Fig. 3: Ion selectivity and physiological features of VirChR1.

a Schematic comparison of VirChR1 and CrChR2 ion channeling activity under different calcium concentrations, membrane boundaries are shown schematically as black horizontal lines. b Voltage-clamp records from n = 1 representative SH-SY5Y cell, expressing VirChR1 with (left) 10 mM HEPES pH 7.4, 110 mM NaCl, 2 mM MgCl₂ and (right) 110 mM L-arginine hydrochloride replacing NaCl in bath. Pipette solution during experiments was: 10 mM HEPES pH 7.4, 110 mM NaCl, 2 mM MgCl₂, 10 mM EGTA, illumination by LED (470 nm) lamp is indicated with light blue color. c Current–voltage dependences for n = 1 representative SH-SY5Y cell in 110 mM NaCl (red) and 110 mM L-arginine hydrochloride (blue). Currents are reproducible and typical to those in n = 9 experiments with other cells (and n = 21 experiments under slightly different NaCl concentrations varied from 110 mM to 140 mM). d Action spectrum of VirChR1 measured using equal photon fluxes (Sample size, n = 18–20). e Voltage-clamp records from n = 1 representative SH-SY5Y cell expressing VirChR1 in bath solution (left) 10 mM HEPES pH 7.4, 110 mM NaCl, 2 mM MgCl₂ and (right) in 80 mM CaCl₂ replacing NaCl in bath solution. f Current–voltage dependences for n = 1 representative SH-SY5Y cell in 110 mM NaCl (red) and 80 mM CaCl₂ (indigo) solutions. g Excitation recovery of photocurrent after a short pulse of nanosecond laser (500 nm) activation.
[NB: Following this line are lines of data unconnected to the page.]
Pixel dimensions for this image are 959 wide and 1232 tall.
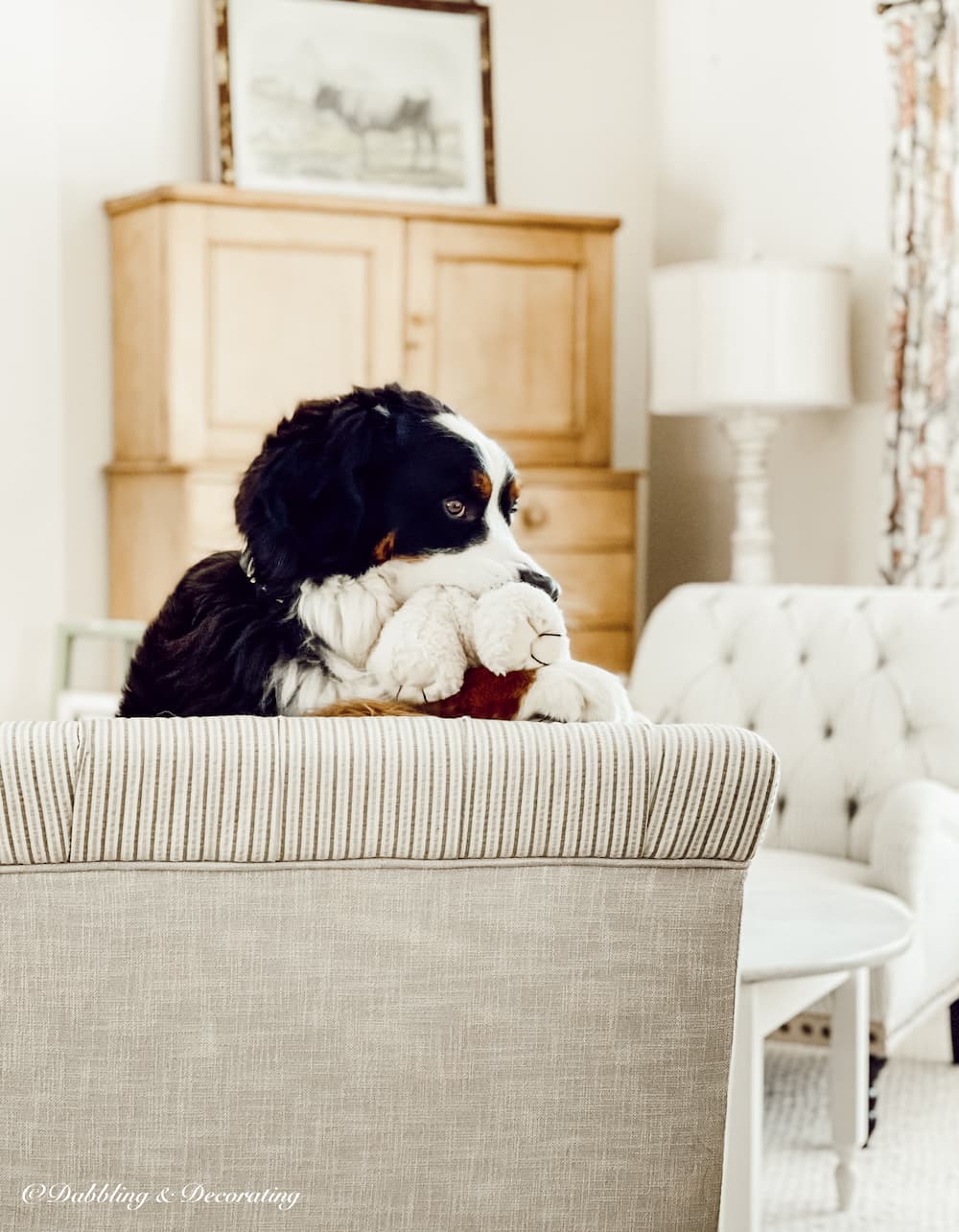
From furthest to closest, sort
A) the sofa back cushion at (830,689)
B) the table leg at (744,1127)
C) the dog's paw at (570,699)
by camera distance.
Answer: the sofa back cushion at (830,689) → the table leg at (744,1127) → the dog's paw at (570,699)

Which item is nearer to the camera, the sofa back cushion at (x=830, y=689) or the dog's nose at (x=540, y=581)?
the dog's nose at (x=540, y=581)

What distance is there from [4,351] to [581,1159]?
2.96 meters

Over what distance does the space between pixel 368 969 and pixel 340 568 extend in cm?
28

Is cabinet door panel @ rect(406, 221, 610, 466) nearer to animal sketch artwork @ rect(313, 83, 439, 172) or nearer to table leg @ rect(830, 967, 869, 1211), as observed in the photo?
animal sketch artwork @ rect(313, 83, 439, 172)

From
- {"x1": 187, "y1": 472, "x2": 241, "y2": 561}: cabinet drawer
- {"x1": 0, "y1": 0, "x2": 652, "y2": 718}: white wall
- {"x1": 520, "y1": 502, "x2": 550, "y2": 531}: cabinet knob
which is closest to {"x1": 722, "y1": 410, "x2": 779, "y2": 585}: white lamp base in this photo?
{"x1": 520, "y1": 502, "x2": 550, "y2": 531}: cabinet knob

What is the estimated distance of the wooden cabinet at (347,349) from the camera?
344 cm

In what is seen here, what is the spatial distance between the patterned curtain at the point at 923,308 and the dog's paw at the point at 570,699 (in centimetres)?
227

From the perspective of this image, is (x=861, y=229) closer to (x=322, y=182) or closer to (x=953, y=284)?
(x=953, y=284)

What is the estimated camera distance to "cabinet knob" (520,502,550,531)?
3.59 meters

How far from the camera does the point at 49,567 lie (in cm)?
368

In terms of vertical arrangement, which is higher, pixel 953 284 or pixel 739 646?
pixel 953 284

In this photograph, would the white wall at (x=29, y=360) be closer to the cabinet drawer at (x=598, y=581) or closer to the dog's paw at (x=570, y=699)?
the cabinet drawer at (x=598, y=581)

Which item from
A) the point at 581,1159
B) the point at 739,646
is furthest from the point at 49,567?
the point at 581,1159

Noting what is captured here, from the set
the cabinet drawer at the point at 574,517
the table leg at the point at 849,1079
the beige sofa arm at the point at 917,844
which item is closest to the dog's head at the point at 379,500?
the table leg at the point at 849,1079
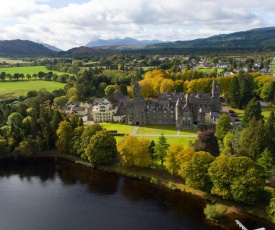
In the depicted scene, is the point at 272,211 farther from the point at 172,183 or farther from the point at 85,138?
the point at 85,138

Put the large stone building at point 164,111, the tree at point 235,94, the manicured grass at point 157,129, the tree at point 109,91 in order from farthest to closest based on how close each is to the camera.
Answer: the tree at point 109,91, the tree at point 235,94, the large stone building at point 164,111, the manicured grass at point 157,129

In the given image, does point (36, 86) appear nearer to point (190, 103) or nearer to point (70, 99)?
point (70, 99)

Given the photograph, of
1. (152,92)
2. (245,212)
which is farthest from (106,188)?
(152,92)

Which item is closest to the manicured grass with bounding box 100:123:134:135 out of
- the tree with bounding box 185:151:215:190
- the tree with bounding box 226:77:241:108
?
the tree with bounding box 185:151:215:190

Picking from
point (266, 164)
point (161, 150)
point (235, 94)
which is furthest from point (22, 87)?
point (266, 164)

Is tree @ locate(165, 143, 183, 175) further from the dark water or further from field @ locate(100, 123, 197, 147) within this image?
field @ locate(100, 123, 197, 147)

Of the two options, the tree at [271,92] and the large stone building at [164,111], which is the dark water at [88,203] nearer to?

Tau-off was measured in n = 5 independent experiments. Current–voltage dependences for n = 1 cell for different bath/pipette solution. Traces are shown for h bath solutions: 110 mM NaCl (red) and 110 mM KCl (green) (pipette solution is standard) and i pipette solution 110 mM L-arginine hydrochloride salt solution of pH 5.0 (bath solution is standard). Estimation of relative conductivities for different ions was done by fitting traces with Goldman-equation. l Current dependence on calcium concentration in bath solution measured at +80 mV (inflection point is at ~2.2 mM of calcium). For all electrophysiological recordings at n = 1 cell currents were reproducible in n = 3–10 independent experiments with other cells. No current averaging between cells was done, since different cells have significantly different protein expression levels. Data are presented as mean values ± SEM of current value under illumination in the cell measured.